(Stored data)
==========

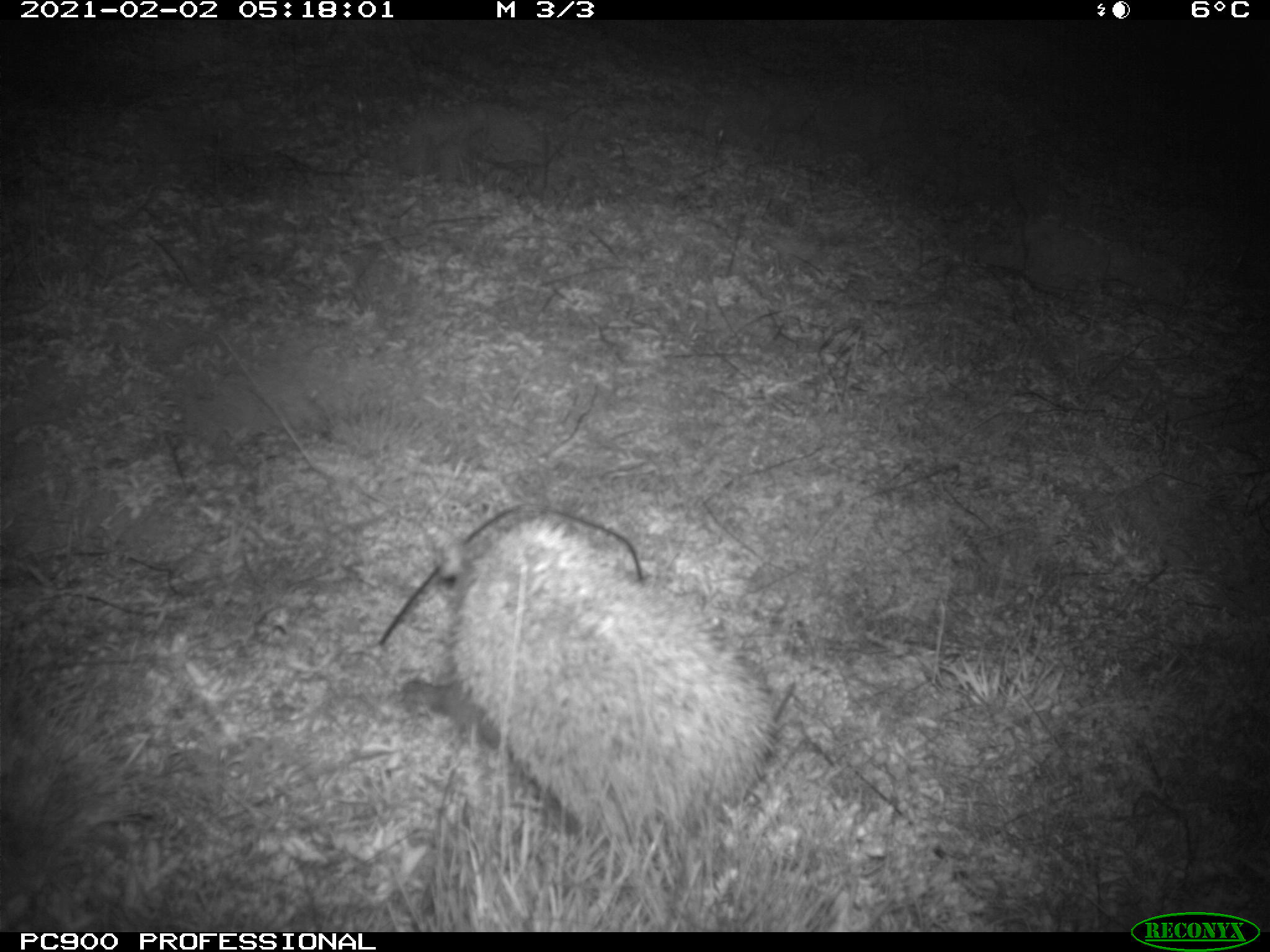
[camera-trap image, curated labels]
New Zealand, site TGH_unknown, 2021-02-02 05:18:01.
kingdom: Animalia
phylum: Chordata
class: Mammalia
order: Eulipotyphla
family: Erinaceidae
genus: Erinaceus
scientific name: Erinaceus europaeus europaeus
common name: european hedgehog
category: hedgehog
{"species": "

==========

§ What is being asked
Exactly and only the lines from the line containing "phylum: Chordata" through the last line of the entries should be copied, both ends included.

§ Solution for this task
phylum: Chordata
class: Mammalia
order: Eulipotyphla
family: Erinaceidae
genus: Erinaceus
scientific name: Erinaceus europaeus europaeus
common name: european hedgehog
category: hedgehog
{"species": "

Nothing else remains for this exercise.